SOURCE:

>>

Wirth Limited v. SS Acadia Forest, 376 F. Supp. 785 (E.D. La. 1974)

US District Court for the Eastern District of Louisiana - 376 F. Supp. 785 (E.D. La. 1974)
May 23, 1974

376 F. Supp. 785 (1974)

WIRTH LIMITED
v.
SS ACADIA FOREST and Lash Barge No. CG-204 et al.
HOESCH SIEGERLANDWERKE A. G. SIEGEN
v.
SS ACADIA FOREST and Lash Barge CG-204 et al.

Civ. A. Nos. 71-3250, 72-2914.

United States District Court, E. D. Louisiana.

May 23, 1974.

*786 Henry J. Read, A. Gordon Grant, Jr., Montgomery, Barnett, Brown & Read, New Orleans, La., for plaintiffs.

Robert B. Acomb, Jr., John J. Broders, Jones, Walker, Waechter, Poitevent, Carrere & Denegre, New Orleans, La., for defendants.

MITCHELL, District Judge.

The issue of liability vel non of these consolidated cases was tried before this Court, sitting without a jury, on another day. For the purposes of this determination, the parties stipulated each plaintiff to be the proper party in interest. Defendant reserved the right to require proof as to the real parties in interest in the event of a judgment in favor of one or both plaintiffs on the liability issue.

The Court having heard oral argument and having considered the record, the briefs of the parties and the law applicable, now rules.

 
FINDINGS OF FACT 
I.

Plaintiff, Wirth Limited, was at all times pertinent hereto a corporation or other legal entity, organized and existing pursuant to the laws of Canada, with its principal office and place of business located in Montreal, Canada.

 
II.

Plaintiff, Hoesch Siegerlandwerke A. G. Siegen, was at all times pertinent hereto a corporation or other legal entity organized and existing pursuant to the laws of a foreign country.

 
III.

Defendant, Eurogulf Lines, Inc. d/b/a Central Gulf Contramar Lines, was at all times pertinent hereto a corporation or other legal entity organized and existing pursuant to the laws of a foreign country, doing business within this Court's jurisdiction through its agents Central Gulf Steamship Corporation, and was at all pertinent times the operator of the S/S Acadia Forest and Lash Barge CG-204.

 
IV.

A cargo shipment consisting of 113 bundles of iron plates was delivered by ALS Herman Ludwig to defendant in good order and condition at the Port of Bremen, located on the Weser River in West Germany, on or about November 25, 1970. The cargo was loaded aboard defendant's Lash Barge CG-204 subsequent to which defendant issued a bill of lading[1] the possession of which was retained by defendant's foreign agents, Ivers and Alt.

 
V.

On November 26, 1970, a cargo shipment consisting of 25 bundles of galvanized steel sheets and 25 coils of galvanized steel sheets was delivered by Carl Polzin to defendant in good order and condition at the Port of Brake, located on the Weser River in West Germany. A bill of lading[2] was issued and retained by defendant's agents, Ivers and Alt, after the cargo was loaded aboard defendant's Lash Barge CG-204.

 
VI.

Lash barges operated by defendant are uniform in size. They are approximately 61.5 feet in length, 31.5 feet in *787 width, and 13 feet in depth. Unloaded, they weigh approximately 85 tons.[3]

 
VII.

<<

GOAL 1:
According to the court opinion, in which city was Wirth Limited's principal office located?
GOAL 2:
Please state whether each statement agrees with the court opinion, and quote the words that decide it: (a) The shipment delivered at the Port of Bremen consisted of 113 bundles of iron plates. (b) The shipment at the Port of Brake was delivered on November 25, 1970. (c) Unloaded, the defendant's Lash barges weigh about 85 tons.
GOAL 3:
Using the court opinion, explain how the parties handled the question of who the proper parties in interest were.
These entries come from a source separate from the court opinion.

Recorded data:
>>

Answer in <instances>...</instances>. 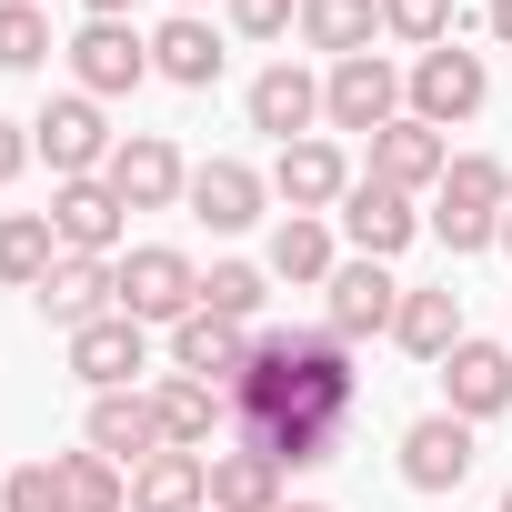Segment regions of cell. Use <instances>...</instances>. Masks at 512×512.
Wrapping results in <instances>:
<instances>
[{
	"instance_id": "1",
	"label": "cell",
	"mask_w": 512,
	"mask_h": 512,
	"mask_svg": "<svg viewBox=\"0 0 512 512\" xmlns=\"http://www.w3.org/2000/svg\"><path fill=\"white\" fill-rule=\"evenodd\" d=\"M362 412V372H352V342L322 322V332H262L231 382V422H241V452H262L282 472H312L342 452Z\"/></svg>"
},
{
	"instance_id": "2",
	"label": "cell",
	"mask_w": 512,
	"mask_h": 512,
	"mask_svg": "<svg viewBox=\"0 0 512 512\" xmlns=\"http://www.w3.org/2000/svg\"><path fill=\"white\" fill-rule=\"evenodd\" d=\"M502 211H512V171H502L492 151H462V161L442 171L432 231H442L452 251H482V241H502Z\"/></svg>"
},
{
	"instance_id": "3",
	"label": "cell",
	"mask_w": 512,
	"mask_h": 512,
	"mask_svg": "<svg viewBox=\"0 0 512 512\" xmlns=\"http://www.w3.org/2000/svg\"><path fill=\"white\" fill-rule=\"evenodd\" d=\"M111 302L151 332V322H191L201 312V272H191V251H171V241H141L131 262H111Z\"/></svg>"
},
{
	"instance_id": "4",
	"label": "cell",
	"mask_w": 512,
	"mask_h": 512,
	"mask_svg": "<svg viewBox=\"0 0 512 512\" xmlns=\"http://www.w3.org/2000/svg\"><path fill=\"white\" fill-rule=\"evenodd\" d=\"M482 101H492V71H482V51H462V41L422 51V61H412V81H402V111H412V121H432V131L472 121Z\"/></svg>"
},
{
	"instance_id": "5",
	"label": "cell",
	"mask_w": 512,
	"mask_h": 512,
	"mask_svg": "<svg viewBox=\"0 0 512 512\" xmlns=\"http://www.w3.org/2000/svg\"><path fill=\"white\" fill-rule=\"evenodd\" d=\"M31 151H41L61 181H101L121 141H111V121H101V101H91V91H61V101L31 121Z\"/></svg>"
},
{
	"instance_id": "6",
	"label": "cell",
	"mask_w": 512,
	"mask_h": 512,
	"mask_svg": "<svg viewBox=\"0 0 512 512\" xmlns=\"http://www.w3.org/2000/svg\"><path fill=\"white\" fill-rule=\"evenodd\" d=\"M61 61H71V81H81L91 101H121V91L151 81V41H141L131 21H81V31L61 41Z\"/></svg>"
},
{
	"instance_id": "7",
	"label": "cell",
	"mask_w": 512,
	"mask_h": 512,
	"mask_svg": "<svg viewBox=\"0 0 512 512\" xmlns=\"http://www.w3.org/2000/svg\"><path fill=\"white\" fill-rule=\"evenodd\" d=\"M322 121H332V131H382V121H402V71H392L382 51L332 61V81H322Z\"/></svg>"
},
{
	"instance_id": "8",
	"label": "cell",
	"mask_w": 512,
	"mask_h": 512,
	"mask_svg": "<svg viewBox=\"0 0 512 512\" xmlns=\"http://www.w3.org/2000/svg\"><path fill=\"white\" fill-rule=\"evenodd\" d=\"M101 181H111V201H121V211H171V201L191 191V161H181L161 131H131V141L111 151V171H101Z\"/></svg>"
},
{
	"instance_id": "9",
	"label": "cell",
	"mask_w": 512,
	"mask_h": 512,
	"mask_svg": "<svg viewBox=\"0 0 512 512\" xmlns=\"http://www.w3.org/2000/svg\"><path fill=\"white\" fill-rule=\"evenodd\" d=\"M442 412H462V422H492V412H512V352L462 332V342L442 352Z\"/></svg>"
},
{
	"instance_id": "10",
	"label": "cell",
	"mask_w": 512,
	"mask_h": 512,
	"mask_svg": "<svg viewBox=\"0 0 512 512\" xmlns=\"http://www.w3.org/2000/svg\"><path fill=\"white\" fill-rule=\"evenodd\" d=\"M402 482L412 492H462L472 482V422L462 412H422L402 432Z\"/></svg>"
},
{
	"instance_id": "11",
	"label": "cell",
	"mask_w": 512,
	"mask_h": 512,
	"mask_svg": "<svg viewBox=\"0 0 512 512\" xmlns=\"http://www.w3.org/2000/svg\"><path fill=\"white\" fill-rule=\"evenodd\" d=\"M442 171H452V141L432 131V121H382L372 131V181H392V191H442Z\"/></svg>"
},
{
	"instance_id": "12",
	"label": "cell",
	"mask_w": 512,
	"mask_h": 512,
	"mask_svg": "<svg viewBox=\"0 0 512 512\" xmlns=\"http://www.w3.org/2000/svg\"><path fill=\"white\" fill-rule=\"evenodd\" d=\"M151 362V342H141V322L131 312H101V322H81L71 332V372L91 382V392H141L131 372Z\"/></svg>"
},
{
	"instance_id": "13",
	"label": "cell",
	"mask_w": 512,
	"mask_h": 512,
	"mask_svg": "<svg viewBox=\"0 0 512 512\" xmlns=\"http://www.w3.org/2000/svg\"><path fill=\"white\" fill-rule=\"evenodd\" d=\"M342 231H352L362 262H392V251L422 231V211H412V191H392V181H352V191H342Z\"/></svg>"
},
{
	"instance_id": "14",
	"label": "cell",
	"mask_w": 512,
	"mask_h": 512,
	"mask_svg": "<svg viewBox=\"0 0 512 512\" xmlns=\"http://www.w3.org/2000/svg\"><path fill=\"white\" fill-rule=\"evenodd\" d=\"M241 362H251L241 322H221V312H191V322H171V372H181V382H211V392H231V382H241Z\"/></svg>"
},
{
	"instance_id": "15",
	"label": "cell",
	"mask_w": 512,
	"mask_h": 512,
	"mask_svg": "<svg viewBox=\"0 0 512 512\" xmlns=\"http://www.w3.org/2000/svg\"><path fill=\"white\" fill-rule=\"evenodd\" d=\"M91 452H111L121 472H141L151 452H171L161 442V402L151 392H91Z\"/></svg>"
},
{
	"instance_id": "16",
	"label": "cell",
	"mask_w": 512,
	"mask_h": 512,
	"mask_svg": "<svg viewBox=\"0 0 512 512\" xmlns=\"http://www.w3.org/2000/svg\"><path fill=\"white\" fill-rule=\"evenodd\" d=\"M181 201H191V221H211V231H251V221H262V201H272V181L251 171V161H201Z\"/></svg>"
},
{
	"instance_id": "17",
	"label": "cell",
	"mask_w": 512,
	"mask_h": 512,
	"mask_svg": "<svg viewBox=\"0 0 512 512\" xmlns=\"http://www.w3.org/2000/svg\"><path fill=\"white\" fill-rule=\"evenodd\" d=\"M272 191L292 201V211H332L342 191H352V161H342V141H282V161H272Z\"/></svg>"
},
{
	"instance_id": "18",
	"label": "cell",
	"mask_w": 512,
	"mask_h": 512,
	"mask_svg": "<svg viewBox=\"0 0 512 512\" xmlns=\"http://www.w3.org/2000/svg\"><path fill=\"white\" fill-rule=\"evenodd\" d=\"M322 292H332V332H342V342H362V332H392V312H402V282H392V262H342Z\"/></svg>"
},
{
	"instance_id": "19",
	"label": "cell",
	"mask_w": 512,
	"mask_h": 512,
	"mask_svg": "<svg viewBox=\"0 0 512 512\" xmlns=\"http://www.w3.org/2000/svg\"><path fill=\"white\" fill-rule=\"evenodd\" d=\"M322 121V81L302 61H272L262 81H251V131H272V141H312Z\"/></svg>"
},
{
	"instance_id": "20",
	"label": "cell",
	"mask_w": 512,
	"mask_h": 512,
	"mask_svg": "<svg viewBox=\"0 0 512 512\" xmlns=\"http://www.w3.org/2000/svg\"><path fill=\"white\" fill-rule=\"evenodd\" d=\"M51 231H61V251L111 262V251H121V201H111V181H61V191H51Z\"/></svg>"
},
{
	"instance_id": "21",
	"label": "cell",
	"mask_w": 512,
	"mask_h": 512,
	"mask_svg": "<svg viewBox=\"0 0 512 512\" xmlns=\"http://www.w3.org/2000/svg\"><path fill=\"white\" fill-rule=\"evenodd\" d=\"M61 332H81V322H101V312H121L111 302V262H91V251H61V262H51V282L31 292Z\"/></svg>"
},
{
	"instance_id": "22",
	"label": "cell",
	"mask_w": 512,
	"mask_h": 512,
	"mask_svg": "<svg viewBox=\"0 0 512 512\" xmlns=\"http://www.w3.org/2000/svg\"><path fill=\"white\" fill-rule=\"evenodd\" d=\"M151 71L181 81V91H211V81H221V31H211L201 11H171V21L151 31Z\"/></svg>"
},
{
	"instance_id": "23",
	"label": "cell",
	"mask_w": 512,
	"mask_h": 512,
	"mask_svg": "<svg viewBox=\"0 0 512 512\" xmlns=\"http://www.w3.org/2000/svg\"><path fill=\"white\" fill-rule=\"evenodd\" d=\"M131 512H211V452H151L131 472Z\"/></svg>"
},
{
	"instance_id": "24",
	"label": "cell",
	"mask_w": 512,
	"mask_h": 512,
	"mask_svg": "<svg viewBox=\"0 0 512 512\" xmlns=\"http://www.w3.org/2000/svg\"><path fill=\"white\" fill-rule=\"evenodd\" d=\"M392 342H402L412 362H442V352L462 342V292H452V282H422V292H402V312H392Z\"/></svg>"
},
{
	"instance_id": "25",
	"label": "cell",
	"mask_w": 512,
	"mask_h": 512,
	"mask_svg": "<svg viewBox=\"0 0 512 512\" xmlns=\"http://www.w3.org/2000/svg\"><path fill=\"white\" fill-rule=\"evenodd\" d=\"M51 262H61L51 211H0V282H11V292H41V282H51Z\"/></svg>"
},
{
	"instance_id": "26",
	"label": "cell",
	"mask_w": 512,
	"mask_h": 512,
	"mask_svg": "<svg viewBox=\"0 0 512 512\" xmlns=\"http://www.w3.org/2000/svg\"><path fill=\"white\" fill-rule=\"evenodd\" d=\"M151 402H161V442H171V452H211V432H221V412H231V392L181 382V372H171Z\"/></svg>"
},
{
	"instance_id": "27",
	"label": "cell",
	"mask_w": 512,
	"mask_h": 512,
	"mask_svg": "<svg viewBox=\"0 0 512 512\" xmlns=\"http://www.w3.org/2000/svg\"><path fill=\"white\" fill-rule=\"evenodd\" d=\"M211 512H282V462L262 452H211Z\"/></svg>"
},
{
	"instance_id": "28",
	"label": "cell",
	"mask_w": 512,
	"mask_h": 512,
	"mask_svg": "<svg viewBox=\"0 0 512 512\" xmlns=\"http://www.w3.org/2000/svg\"><path fill=\"white\" fill-rule=\"evenodd\" d=\"M372 31H382V0H302V41L332 61H362Z\"/></svg>"
},
{
	"instance_id": "29",
	"label": "cell",
	"mask_w": 512,
	"mask_h": 512,
	"mask_svg": "<svg viewBox=\"0 0 512 512\" xmlns=\"http://www.w3.org/2000/svg\"><path fill=\"white\" fill-rule=\"evenodd\" d=\"M342 262H332V231H322V211H292L282 231H272V282H332Z\"/></svg>"
},
{
	"instance_id": "30",
	"label": "cell",
	"mask_w": 512,
	"mask_h": 512,
	"mask_svg": "<svg viewBox=\"0 0 512 512\" xmlns=\"http://www.w3.org/2000/svg\"><path fill=\"white\" fill-rule=\"evenodd\" d=\"M61 482H71V512H121L131 502V472L111 452H61Z\"/></svg>"
},
{
	"instance_id": "31",
	"label": "cell",
	"mask_w": 512,
	"mask_h": 512,
	"mask_svg": "<svg viewBox=\"0 0 512 512\" xmlns=\"http://www.w3.org/2000/svg\"><path fill=\"white\" fill-rule=\"evenodd\" d=\"M272 302V272H251V262H211L201 272V312H221V322H251Z\"/></svg>"
},
{
	"instance_id": "32",
	"label": "cell",
	"mask_w": 512,
	"mask_h": 512,
	"mask_svg": "<svg viewBox=\"0 0 512 512\" xmlns=\"http://www.w3.org/2000/svg\"><path fill=\"white\" fill-rule=\"evenodd\" d=\"M61 41H51V21H41V0H0V71H41Z\"/></svg>"
},
{
	"instance_id": "33",
	"label": "cell",
	"mask_w": 512,
	"mask_h": 512,
	"mask_svg": "<svg viewBox=\"0 0 512 512\" xmlns=\"http://www.w3.org/2000/svg\"><path fill=\"white\" fill-rule=\"evenodd\" d=\"M0 512H71V482H61V462L41 452V462H21V472H0Z\"/></svg>"
},
{
	"instance_id": "34",
	"label": "cell",
	"mask_w": 512,
	"mask_h": 512,
	"mask_svg": "<svg viewBox=\"0 0 512 512\" xmlns=\"http://www.w3.org/2000/svg\"><path fill=\"white\" fill-rule=\"evenodd\" d=\"M382 31L412 41V51H442L452 41V0H382Z\"/></svg>"
},
{
	"instance_id": "35",
	"label": "cell",
	"mask_w": 512,
	"mask_h": 512,
	"mask_svg": "<svg viewBox=\"0 0 512 512\" xmlns=\"http://www.w3.org/2000/svg\"><path fill=\"white\" fill-rule=\"evenodd\" d=\"M292 21H302V0H231V31L241 41H282Z\"/></svg>"
},
{
	"instance_id": "36",
	"label": "cell",
	"mask_w": 512,
	"mask_h": 512,
	"mask_svg": "<svg viewBox=\"0 0 512 512\" xmlns=\"http://www.w3.org/2000/svg\"><path fill=\"white\" fill-rule=\"evenodd\" d=\"M31 171V121H0V181Z\"/></svg>"
},
{
	"instance_id": "37",
	"label": "cell",
	"mask_w": 512,
	"mask_h": 512,
	"mask_svg": "<svg viewBox=\"0 0 512 512\" xmlns=\"http://www.w3.org/2000/svg\"><path fill=\"white\" fill-rule=\"evenodd\" d=\"M492 41H502V51H512V0H492Z\"/></svg>"
},
{
	"instance_id": "38",
	"label": "cell",
	"mask_w": 512,
	"mask_h": 512,
	"mask_svg": "<svg viewBox=\"0 0 512 512\" xmlns=\"http://www.w3.org/2000/svg\"><path fill=\"white\" fill-rule=\"evenodd\" d=\"M81 11H91V21H121V11H131V0H81Z\"/></svg>"
},
{
	"instance_id": "39",
	"label": "cell",
	"mask_w": 512,
	"mask_h": 512,
	"mask_svg": "<svg viewBox=\"0 0 512 512\" xmlns=\"http://www.w3.org/2000/svg\"><path fill=\"white\" fill-rule=\"evenodd\" d=\"M282 512H332V502H282Z\"/></svg>"
},
{
	"instance_id": "40",
	"label": "cell",
	"mask_w": 512,
	"mask_h": 512,
	"mask_svg": "<svg viewBox=\"0 0 512 512\" xmlns=\"http://www.w3.org/2000/svg\"><path fill=\"white\" fill-rule=\"evenodd\" d=\"M502 251H512V211H502Z\"/></svg>"
},
{
	"instance_id": "41",
	"label": "cell",
	"mask_w": 512,
	"mask_h": 512,
	"mask_svg": "<svg viewBox=\"0 0 512 512\" xmlns=\"http://www.w3.org/2000/svg\"><path fill=\"white\" fill-rule=\"evenodd\" d=\"M181 11H201V0H181Z\"/></svg>"
},
{
	"instance_id": "42",
	"label": "cell",
	"mask_w": 512,
	"mask_h": 512,
	"mask_svg": "<svg viewBox=\"0 0 512 512\" xmlns=\"http://www.w3.org/2000/svg\"><path fill=\"white\" fill-rule=\"evenodd\" d=\"M502 512H512V492H502Z\"/></svg>"
}]
</instances>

<<

WORKED SOLUTION 1:
Montreal, Canada.

WORKED SOLUTION 2:
(a) Yes: "A cargo shipment consisting of 113 bundles of iron plates was delivered by ALS Herman Ludwig to defendant in good order and condition at the Port of Bremen"
(b) No: "On November 26, 1970, a cargo shipment consisting of 25 bundles of galvanized steel sheets and 25 coils of galvanized steel sheets was delivered by Carl Polzin to defendant in good order and condition at the Port of Brake"
(c) Yes: "Unloaded, they weigh approximately 85 tons."

WORKED SOLUTION 3:
For the purposes of the liability determination, the parties stipulated each plaintiff to be the proper party in interest. The defendant reserved the right to require proof of the real parties in interest if one or both plaintiffs won a judgment on the liability issue.